» **CONSIGNA 1**
Según el texto sobre crecimiento inclusivo, ¿qué país había deteriorado su inclusividad más que España desde la crisis de 2008?
» **CONSIGNA 2**
Reproduce literalmente el fragmento del texto sobre crecimiento inclusivo que va desde "Estas oportunidades igualitarias" hasta "mérito y esfuerzo.", ambos incluidos.

» **TEXTO MOSTRADO**
══════════
Muchos años después el premio Nobel de economía Amartya Sen reincidió en esa distinción señalando que más allá del crecimiento económico de un país (su capacidad de producir riqueza, su PIB) había que considerar las oportunidades (sanitarias, educativas, de empleo, de jubilación, de vivienda, de renta mínima, etc.) para una vida digna que ese crecimiento económico ofrece. Oportunidades que están directamente relacionadas con los usos y distribución de la riqueza.

Estas oportunidades igualitarias remiten al criterio del velo de la ignorancia de John Rawls. Para Rawls una sociedad justa es aquella en la que hacemos un uso de la riqueza que haga posible que todos sus ciudadanos (independientemente del azar genético, familiar, regional, etc. que les haya correspondido) tengan las mismas oportunidades de una vida digna. Para eso los usos virtuosos de la riqueza deben ser alimentados y potenciados por una potente redistribución de la misma. Porque nadie tiene derecho a toda la riqueza que cree haber ganado con su presunto único mérito y esfuerzo.

MIDIENDO LA INCLUSIVIDAD

Hugo, Rawls, Sen o Sandel enlazan y desarrollan, cada uno con sus matices, un argumento que hoy se resume en el de “inclusive growth” (crecimiento inclusivo) que yo prefiero nombrar como: (más) desarrollo con (menos) crecimiento, o (menos) crecimiento con (más) desarrollo.

Pues no se trataría tanto de hacer crecer al máximo el PIB (como se quiere conseguir este año 2022) con determinados usos e inversiones en tecnologías energéticas o digitales, no se trataría tanto de hacer crecer la tarta, sino de que uso hacemos del PIB y la riqueza que somos capaces de producir para mejorar las oportunidades de vida digna de las personas. De las actuales y de las de las generaciones futuras.

Pues bien, en el año 2017 publicado por el Foro Económico Mundial vio la luz un informe sobre crecimiento inclusivo y desarrollo para ciento siete países del mundo, elaborado con una docena de indicadores (educativos, sanitarios, empleo, etc.). En dicho informe Estados Unidos era uno de los países que más posiciones descendían en el ranking mundial de evaluarlo con el PIB por habitante (producción riqueza) a hacerlo en inclusividad (uso de la riqueza).

Pero España era por esos años uno de los países ricos del mundo que más había deteriorado su inclusividad desde la crisis de 2008 (solo lo había hecho peor Grecia).

El reciente informe mundial sobre competitividad 2020 del citado Foro Económico Mundial incluye una dimensión de inclusividad (páginas 73 a 76) en las que España sigue sin alcanzar una evaluación positiva.

Así en lo relativo al estímulo dentro de las empresas de la equidad y la inclusión, (IncluEmp) en una escala cuyo valor máximo es 100, España se encuentra por debajo de no pocos países que en cuanto a producción de riqueza alcanzan niveles inferiores a los nuestros, como se observa en el siguiente recuadro.

Fuente: Inclusividad Empresarial, PIBpc

Esta dimensión de inclusividad empresarial no es por ejemplo ajena a la mayor o menor brecha que exista en cada país entre la calidad e ingresos de la élite de ejecutivos dirigentes y la periferia de empleados externalizados y precarizados.
══════════
» **DATOS APORTADOS**

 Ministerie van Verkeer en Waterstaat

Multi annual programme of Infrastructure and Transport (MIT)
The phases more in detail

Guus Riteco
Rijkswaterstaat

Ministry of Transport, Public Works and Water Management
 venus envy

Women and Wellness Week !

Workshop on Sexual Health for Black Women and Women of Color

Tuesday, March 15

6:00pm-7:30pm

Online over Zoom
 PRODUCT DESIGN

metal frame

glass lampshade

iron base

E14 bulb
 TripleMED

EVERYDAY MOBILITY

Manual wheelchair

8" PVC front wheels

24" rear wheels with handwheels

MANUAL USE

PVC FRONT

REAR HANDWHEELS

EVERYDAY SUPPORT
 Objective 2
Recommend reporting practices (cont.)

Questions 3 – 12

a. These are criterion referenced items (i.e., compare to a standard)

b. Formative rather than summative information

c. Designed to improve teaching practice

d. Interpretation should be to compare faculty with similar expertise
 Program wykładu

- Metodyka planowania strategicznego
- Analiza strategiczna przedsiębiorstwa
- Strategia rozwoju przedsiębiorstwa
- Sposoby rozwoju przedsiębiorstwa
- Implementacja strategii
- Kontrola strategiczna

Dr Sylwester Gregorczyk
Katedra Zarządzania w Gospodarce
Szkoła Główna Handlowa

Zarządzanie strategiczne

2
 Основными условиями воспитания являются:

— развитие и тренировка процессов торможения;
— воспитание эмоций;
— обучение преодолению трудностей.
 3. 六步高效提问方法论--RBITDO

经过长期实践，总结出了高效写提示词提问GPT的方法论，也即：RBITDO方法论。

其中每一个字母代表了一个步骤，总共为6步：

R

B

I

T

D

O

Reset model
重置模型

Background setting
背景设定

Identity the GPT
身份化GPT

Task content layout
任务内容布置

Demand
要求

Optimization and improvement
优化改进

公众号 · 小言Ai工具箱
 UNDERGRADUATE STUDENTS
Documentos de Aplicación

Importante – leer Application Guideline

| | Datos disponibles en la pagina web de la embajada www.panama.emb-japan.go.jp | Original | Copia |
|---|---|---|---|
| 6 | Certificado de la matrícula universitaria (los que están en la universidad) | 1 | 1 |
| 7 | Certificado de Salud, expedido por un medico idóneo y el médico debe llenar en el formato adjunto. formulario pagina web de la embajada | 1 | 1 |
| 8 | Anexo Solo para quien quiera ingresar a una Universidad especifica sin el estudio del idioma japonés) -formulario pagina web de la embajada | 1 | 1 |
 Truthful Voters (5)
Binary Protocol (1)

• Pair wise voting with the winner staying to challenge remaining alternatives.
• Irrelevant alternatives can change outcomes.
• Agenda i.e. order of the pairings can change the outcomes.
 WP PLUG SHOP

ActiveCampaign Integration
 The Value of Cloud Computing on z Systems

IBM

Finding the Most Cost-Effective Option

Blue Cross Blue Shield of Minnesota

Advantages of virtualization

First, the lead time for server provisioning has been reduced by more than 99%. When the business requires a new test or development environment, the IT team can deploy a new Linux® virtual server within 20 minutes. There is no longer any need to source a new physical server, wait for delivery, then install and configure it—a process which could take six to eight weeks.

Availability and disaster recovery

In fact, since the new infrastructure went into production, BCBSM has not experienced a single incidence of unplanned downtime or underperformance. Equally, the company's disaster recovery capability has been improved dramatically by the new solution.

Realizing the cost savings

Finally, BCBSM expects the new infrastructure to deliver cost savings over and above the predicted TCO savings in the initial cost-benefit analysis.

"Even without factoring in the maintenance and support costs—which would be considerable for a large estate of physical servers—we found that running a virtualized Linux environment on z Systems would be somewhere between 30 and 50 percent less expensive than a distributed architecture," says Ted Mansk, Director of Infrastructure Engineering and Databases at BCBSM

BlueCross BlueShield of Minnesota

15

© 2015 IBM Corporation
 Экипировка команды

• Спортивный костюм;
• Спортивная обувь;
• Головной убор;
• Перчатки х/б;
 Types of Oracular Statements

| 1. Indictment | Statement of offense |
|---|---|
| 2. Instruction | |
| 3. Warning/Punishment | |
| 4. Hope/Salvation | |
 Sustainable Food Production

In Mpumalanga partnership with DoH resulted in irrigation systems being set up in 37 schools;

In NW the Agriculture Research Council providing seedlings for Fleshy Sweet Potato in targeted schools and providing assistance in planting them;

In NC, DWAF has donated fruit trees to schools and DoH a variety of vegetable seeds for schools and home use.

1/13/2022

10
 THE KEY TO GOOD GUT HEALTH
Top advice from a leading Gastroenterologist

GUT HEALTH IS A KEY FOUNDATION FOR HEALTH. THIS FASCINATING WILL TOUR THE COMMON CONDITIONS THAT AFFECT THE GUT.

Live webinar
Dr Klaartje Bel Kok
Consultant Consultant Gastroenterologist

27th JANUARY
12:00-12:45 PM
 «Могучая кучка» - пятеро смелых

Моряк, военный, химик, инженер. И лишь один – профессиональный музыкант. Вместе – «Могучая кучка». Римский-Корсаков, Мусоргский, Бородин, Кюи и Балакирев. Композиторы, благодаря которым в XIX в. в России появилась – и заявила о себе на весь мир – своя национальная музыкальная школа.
══════════
» **SOLUCIÓN 1**
Grecia.

» **SOLUCIÓN 2**
Estas oportunidades igualitarias remiten al criterio del velo de la ignorancia de John Rawls. Para Rawls una sociedad justa es aquella en la que hacemos un uso de la riqueza que haga posible que todos sus ciudadanos (independientemente del azar genético, familiar, regional, etc. que les haya correspondido) tengan las mismas oportunidades de una vida digna. Para eso los usos virtuosos de la riqueza deben ser alimentados y potenciados por una potente redistribución de la misma. Porque nadie tiene derecho a toda la riqueza que cree haber ganado con su presunto único mérito y esfuerzo.